1) Facebook faces controversy over the handling and usage of the extensive information it collects from its users. FB user’s biggest concerns are the privacy and user controls over the information granted to Facebook. Facebook faces the dilemma of how to gain revenues from user information without violating their privacy. The management and organization failed to consider its users privacy concern when it introduced new software that users felt to be invasive. Facebook provides a free service that users pay for, in effect, by providing details about their lives, friendships, interests and activities.
Facebook, in turn, uses that information to attract advertisers, app makers and other business opportunities. Facebook occasionally isn't enforcing its own rules on data privacy. Facebook requires apps to ask permission before accessing a user's personal details. However, a user's friends aren't notified if information about them is used by a friend's app. Facebook provides people a specific social networking platform and facilitates contents sharing and communication. It targets global internet users, advertisers, and also application developers. Facebook partners with different parties in the functionality, application developing, and advertisers for enabling various features to meet users’ different social needs. To give better services to right customers, Facebook exploits and analyzes customer information, shares info with third party and provides ads to targeted ones. It meanwhile gives users control on privacy setting, enables a safe and trusted internet environment, which maintains a good relationship with customers.
2) Privacy is the claim of individuals to be left alone, free from surveillance or interference from other individuals or organizations, including the state. Internet technology has posed new challenges for the protection of individual privacy. Facebook wants the world to be more open and connected, because it stands to make more money in that world. Facebook wanting to make more money is not a bad thing, but the company has a checkered past of privacy violations and missteps that raise doubts about whether it should be responsible for the personal data of hundreds of millions of people.
3) Facebook’s private policy seems to stem from the fact that it has no private policy, not that anyone could express it quickly.

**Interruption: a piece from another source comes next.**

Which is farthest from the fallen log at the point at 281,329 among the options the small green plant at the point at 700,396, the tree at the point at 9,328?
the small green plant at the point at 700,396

Management: Facebook assumed it had the consent of users to share information about them that it collected through the Beacon advertising service if they did not use the opt-out feature. Facebook changed Beacon to be an “opt-in” service and gave users the ability to disable it completely. The company utterly failed to grasp the extent to which the service violated its users’ privacy as well as the uproar such a service was likely to cause. The same thing occurred when Facebook introduced its News Feed feature. Generally, it is a strategic management of FB’s to get its user to share as much data as possible so that FB can serve relevant advertisement to users. This is because FB revenue comes almost entirely from advertising.